Speaking in a trembling voice at a dinner Saturday night hosted by the Friends of Sheba Medical Center in Israel, Rabin said the personal vacuum left by her husband’s murder “is constantly growing.”

She recalled that as she departed the Nov. 4 peace rally in Tel Aviv, minutes before her husband’s assassination, a bystander called out, “Leah, take good care of him.”

Rabin added sadly, “I guess I didn’t take good care of him.”

With obvious anger, Rabin recalled the weekly street demonstrations outside her home, with people shouting at the “traitor” Rabin and promising to give him “a trial, a Nuremberg trial.”

She described confessed assassin Yigal Amir as “a Jew who defines himself as a God-lover.”

Wherever she has gone in the last two months, Rabin said, “I have found a immense need to commemorate Yitzhak.”
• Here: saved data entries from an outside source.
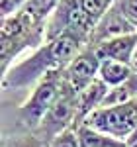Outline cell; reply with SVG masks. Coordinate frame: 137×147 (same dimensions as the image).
Wrapping results in <instances>:
<instances>
[{
  "label": "cell",
  "mask_w": 137,
  "mask_h": 147,
  "mask_svg": "<svg viewBox=\"0 0 137 147\" xmlns=\"http://www.w3.org/2000/svg\"><path fill=\"white\" fill-rule=\"evenodd\" d=\"M2 147H49L43 137L30 129H16V131H4Z\"/></svg>",
  "instance_id": "14"
},
{
  "label": "cell",
  "mask_w": 137,
  "mask_h": 147,
  "mask_svg": "<svg viewBox=\"0 0 137 147\" xmlns=\"http://www.w3.org/2000/svg\"><path fill=\"white\" fill-rule=\"evenodd\" d=\"M49 147H80V141H79V136H77L75 125L68 127L67 131H63L61 136H57L49 143Z\"/></svg>",
  "instance_id": "17"
},
{
  "label": "cell",
  "mask_w": 137,
  "mask_h": 147,
  "mask_svg": "<svg viewBox=\"0 0 137 147\" xmlns=\"http://www.w3.org/2000/svg\"><path fill=\"white\" fill-rule=\"evenodd\" d=\"M137 98V73H133L127 80H124L122 84H116V86H110V90L104 98L102 106L100 108H106V106H118V104H126V102Z\"/></svg>",
  "instance_id": "13"
},
{
  "label": "cell",
  "mask_w": 137,
  "mask_h": 147,
  "mask_svg": "<svg viewBox=\"0 0 137 147\" xmlns=\"http://www.w3.org/2000/svg\"><path fill=\"white\" fill-rule=\"evenodd\" d=\"M135 47H137V32L108 39V41H104L100 45H96L94 49H96L100 59H112V61H120V63L129 65Z\"/></svg>",
  "instance_id": "9"
},
{
  "label": "cell",
  "mask_w": 137,
  "mask_h": 147,
  "mask_svg": "<svg viewBox=\"0 0 137 147\" xmlns=\"http://www.w3.org/2000/svg\"><path fill=\"white\" fill-rule=\"evenodd\" d=\"M65 71V69H63ZM63 71H53L49 73L47 77L39 80L35 84L30 96L18 106L16 110V122H14V127L12 131L16 129H30V131H35L37 125L41 124L43 116L47 114V110L53 106V102L57 100L59 92H61V86H63Z\"/></svg>",
  "instance_id": "3"
},
{
  "label": "cell",
  "mask_w": 137,
  "mask_h": 147,
  "mask_svg": "<svg viewBox=\"0 0 137 147\" xmlns=\"http://www.w3.org/2000/svg\"><path fill=\"white\" fill-rule=\"evenodd\" d=\"M135 32H137V28L116 8V4H114V6L96 22L88 45L96 47V45H100V43H104V41H108V39H114V37L127 35V34H135Z\"/></svg>",
  "instance_id": "8"
},
{
  "label": "cell",
  "mask_w": 137,
  "mask_h": 147,
  "mask_svg": "<svg viewBox=\"0 0 137 147\" xmlns=\"http://www.w3.org/2000/svg\"><path fill=\"white\" fill-rule=\"evenodd\" d=\"M82 122H86L88 125L100 131H106L110 136L127 141V137L137 129V98L126 104L98 108Z\"/></svg>",
  "instance_id": "6"
},
{
  "label": "cell",
  "mask_w": 137,
  "mask_h": 147,
  "mask_svg": "<svg viewBox=\"0 0 137 147\" xmlns=\"http://www.w3.org/2000/svg\"><path fill=\"white\" fill-rule=\"evenodd\" d=\"M80 4H82L84 12L88 14V18L96 26V22L116 4V0H80Z\"/></svg>",
  "instance_id": "15"
},
{
  "label": "cell",
  "mask_w": 137,
  "mask_h": 147,
  "mask_svg": "<svg viewBox=\"0 0 137 147\" xmlns=\"http://www.w3.org/2000/svg\"><path fill=\"white\" fill-rule=\"evenodd\" d=\"M100 63H102V59L98 57L96 49H94L92 45L84 47L79 55H77L67 67H65V71H63L65 80H67L77 92L84 90L92 80L98 79Z\"/></svg>",
  "instance_id": "7"
},
{
  "label": "cell",
  "mask_w": 137,
  "mask_h": 147,
  "mask_svg": "<svg viewBox=\"0 0 137 147\" xmlns=\"http://www.w3.org/2000/svg\"><path fill=\"white\" fill-rule=\"evenodd\" d=\"M77 136H79L80 147H127V143L120 137H114L106 131H100L96 127L88 125L86 122L75 124Z\"/></svg>",
  "instance_id": "11"
},
{
  "label": "cell",
  "mask_w": 137,
  "mask_h": 147,
  "mask_svg": "<svg viewBox=\"0 0 137 147\" xmlns=\"http://www.w3.org/2000/svg\"><path fill=\"white\" fill-rule=\"evenodd\" d=\"M135 147H137V145H135Z\"/></svg>",
  "instance_id": "22"
},
{
  "label": "cell",
  "mask_w": 137,
  "mask_h": 147,
  "mask_svg": "<svg viewBox=\"0 0 137 147\" xmlns=\"http://www.w3.org/2000/svg\"><path fill=\"white\" fill-rule=\"evenodd\" d=\"M131 75H133V69L127 63H120V61H112V59H102L100 71H98V79H102L108 86L122 84Z\"/></svg>",
  "instance_id": "12"
},
{
  "label": "cell",
  "mask_w": 137,
  "mask_h": 147,
  "mask_svg": "<svg viewBox=\"0 0 137 147\" xmlns=\"http://www.w3.org/2000/svg\"><path fill=\"white\" fill-rule=\"evenodd\" d=\"M92 30H94V22L84 12L80 0H59L55 10L47 18L45 41L63 34H73L90 43Z\"/></svg>",
  "instance_id": "5"
},
{
  "label": "cell",
  "mask_w": 137,
  "mask_h": 147,
  "mask_svg": "<svg viewBox=\"0 0 137 147\" xmlns=\"http://www.w3.org/2000/svg\"><path fill=\"white\" fill-rule=\"evenodd\" d=\"M126 143H127V147H135V145H137V129H135V131H133L129 137H127Z\"/></svg>",
  "instance_id": "20"
},
{
  "label": "cell",
  "mask_w": 137,
  "mask_h": 147,
  "mask_svg": "<svg viewBox=\"0 0 137 147\" xmlns=\"http://www.w3.org/2000/svg\"><path fill=\"white\" fill-rule=\"evenodd\" d=\"M84 47H88V43L73 34H63L47 39L28 57L18 59L2 75V90H32L49 73L63 71Z\"/></svg>",
  "instance_id": "1"
},
{
  "label": "cell",
  "mask_w": 137,
  "mask_h": 147,
  "mask_svg": "<svg viewBox=\"0 0 137 147\" xmlns=\"http://www.w3.org/2000/svg\"><path fill=\"white\" fill-rule=\"evenodd\" d=\"M28 4V0H0V10H2V18H8L12 14L20 12Z\"/></svg>",
  "instance_id": "19"
},
{
  "label": "cell",
  "mask_w": 137,
  "mask_h": 147,
  "mask_svg": "<svg viewBox=\"0 0 137 147\" xmlns=\"http://www.w3.org/2000/svg\"><path fill=\"white\" fill-rule=\"evenodd\" d=\"M47 20L20 10L0 22V67L2 75L26 51H34L45 43Z\"/></svg>",
  "instance_id": "2"
},
{
  "label": "cell",
  "mask_w": 137,
  "mask_h": 147,
  "mask_svg": "<svg viewBox=\"0 0 137 147\" xmlns=\"http://www.w3.org/2000/svg\"><path fill=\"white\" fill-rule=\"evenodd\" d=\"M116 8L137 28V0H116Z\"/></svg>",
  "instance_id": "18"
},
{
  "label": "cell",
  "mask_w": 137,
  "mask_h": 147,
  "mask_svg": "<svg viewBox=\"0 0 137 147\" xmlns=\"http://www.w3.org/2000/svg\"><path fill=\"white\" fill-rule=\"evenodd\" d=\"M77 96H79V92L75 90L67 80H63V86H61L57 100L53 102V106L47 110V114L41 120V124L37 125L35 134L39 137H43L47 143H51L57 136L67 131L68 127H73L77 124V120H79Z\"/></svg>",
  "instance_id": "4"
},
{
  "label": "cell",
  "mask_w": 137,
  "mask_h": 147,
  "mask_svg": "<svg viewBox=\"0 0 137 147\" xmlns=\"http://www.w3.org/2000/svg\"><path fill=\"white\" fill-rule=\"evenodd\" d=\"M57 4H59V0H28V4L22 10L30 12V14H34V16L41 18V20H47Z\"/></svg>",
  "instance_id": "16"
},
{
  "label": "cell",
  "mask_w": 137,
  "mask_h": 147,
  "mask_svg": "<svg viewBox=\"0 0 137 147\" xmlns=\"http://www.w3.org/2000/svg\"><path fill=\"white\" fill-rule=\"evenodd\" d=\"M108 90H110V86L102 79H96V80H92L84 90L79 92V96H77V104H79V120H77V124L86 120L94 110H98L102 106Z\"/></svg>",
  "instance_id": "10"
},
{
  "label": "cell",
  "mask_w": 137,
  "mask_h": 147,
  "mask_svg": "<svg viewBox=\"0 0 137 147\" xmlns=\"http://www.w3.org/2000/svg\"><path fill=\"white\" fill-rule=\"evenodd\" d=\"M129 67L133 69V73H137V47H135V51H133V57H131V63H129Z\"/></svg>",
  "instance_id": "21"
}]
</instances>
Rabin, who serves as international president of Friends of Sheba Medical Center, received the organization’s first Yitzhak Rabin Award.

Two projects at the hospital, the largest in the Middle East, were announced at the dinner, both honoring the late prime minister’s memory.

One is the construction of an International Wall of Peace. The other is the establishment of a rehabilitation center, with pediatric, geriatric and psychiatric facilities.

After Rabin visited the Simon Wiesenthal Center’s Museum of Tolerance on Sunday, Rabbi Marvin Hier, the center’s dean, said the center’s film division hoped to produce a documentary on the life of Yitzhak Rabin.

Another possible project would be the establishment of a Museum of Tolerance in Jerusalem, focusing on the 21st century and the question of whether Jews can live peacefully with each other in the absence of an external enemy.